The review considers the principles laid out by the Supreme Court in the case of Amitabha Dasgupta vs Union Bank of India. In addition to new and existing safe deposit lockers, the revised guidelines will also apply to the bank’s sustainable hospitality of assets facility as well.

A branch-by-branch list of vacant lockers, as well as a wait-list in Core Banking System (CBS) or any other computerized system complying with Cyber Security Policy, must be maintained by banks to ensure transparency in locker issuance, according to the Reserve Bank of India (RBI).

All submissions for locker allocation must be acknowledged by the banks, who will then offer a wait list number to consumers in case there are no lockers left.

As a result, the banks will be required to implement a Board-approved policy specifying their responsibilities for any loss or damage to the contents of the lockers as a result of negligence on their part .

For example,” Quakes, flooding, lightning and thunderstorms, as well as acts due to the sole fault or negligence of the client, are exempt from the bank’s liability,” it stated.

As a result, banks should take the necessary precautions to ensure that their locker systems are secure and safe. It is also the bank’s responsibility to ensure the safety and security of the vaults.

‘Because banks cannot claim that they have no responsibility towards their clients for loss or damage to the contents of a safe deposit box,’ the banks’ obligation should be for a sum equivalent to 100 times the prevailing yearly rent of the safe deposit box.

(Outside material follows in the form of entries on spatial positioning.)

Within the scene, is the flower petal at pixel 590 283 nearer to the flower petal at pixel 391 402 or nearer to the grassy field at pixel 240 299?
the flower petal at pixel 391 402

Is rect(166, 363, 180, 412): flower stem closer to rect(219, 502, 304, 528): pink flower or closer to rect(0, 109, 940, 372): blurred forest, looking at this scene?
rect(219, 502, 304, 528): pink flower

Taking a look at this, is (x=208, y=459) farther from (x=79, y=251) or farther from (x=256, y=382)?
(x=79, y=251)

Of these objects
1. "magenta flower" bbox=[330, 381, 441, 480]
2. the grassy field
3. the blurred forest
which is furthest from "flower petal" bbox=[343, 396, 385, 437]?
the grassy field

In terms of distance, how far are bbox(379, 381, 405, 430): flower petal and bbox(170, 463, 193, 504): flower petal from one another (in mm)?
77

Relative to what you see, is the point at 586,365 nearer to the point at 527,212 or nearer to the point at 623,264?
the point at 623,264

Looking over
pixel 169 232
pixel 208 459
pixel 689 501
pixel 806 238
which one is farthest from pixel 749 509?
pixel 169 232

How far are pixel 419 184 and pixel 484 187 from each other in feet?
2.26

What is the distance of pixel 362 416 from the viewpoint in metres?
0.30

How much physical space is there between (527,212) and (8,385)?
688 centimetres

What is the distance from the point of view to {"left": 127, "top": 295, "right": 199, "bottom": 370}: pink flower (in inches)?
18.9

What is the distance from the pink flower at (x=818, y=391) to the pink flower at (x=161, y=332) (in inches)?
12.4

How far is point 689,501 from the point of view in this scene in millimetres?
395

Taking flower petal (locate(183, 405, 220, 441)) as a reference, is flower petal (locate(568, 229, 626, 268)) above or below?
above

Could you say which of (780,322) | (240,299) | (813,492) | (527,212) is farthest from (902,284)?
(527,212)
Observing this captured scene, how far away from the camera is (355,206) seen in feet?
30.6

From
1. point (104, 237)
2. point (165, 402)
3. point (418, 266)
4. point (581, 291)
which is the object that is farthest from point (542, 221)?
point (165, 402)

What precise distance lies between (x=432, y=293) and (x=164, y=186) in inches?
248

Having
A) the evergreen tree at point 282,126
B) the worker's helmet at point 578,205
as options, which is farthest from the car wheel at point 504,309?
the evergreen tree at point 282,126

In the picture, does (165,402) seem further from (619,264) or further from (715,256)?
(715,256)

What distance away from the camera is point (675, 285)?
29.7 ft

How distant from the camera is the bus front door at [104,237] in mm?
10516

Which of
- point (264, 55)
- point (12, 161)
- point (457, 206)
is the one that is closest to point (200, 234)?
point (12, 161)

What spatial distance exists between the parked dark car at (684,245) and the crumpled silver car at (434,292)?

After three years of non-payment, banks will have the right to break open any locked locker following proper procedure.

According to one of the country’s largest state-owned banks, a small safe deposit box in urban areas costs Rs 2,000 per year, while larger ones cost Rs 4,000. A spacious locker costs Rs 8,000 a year. Additionally, the purchaser must pay the appropriate GST tax on top of everything else.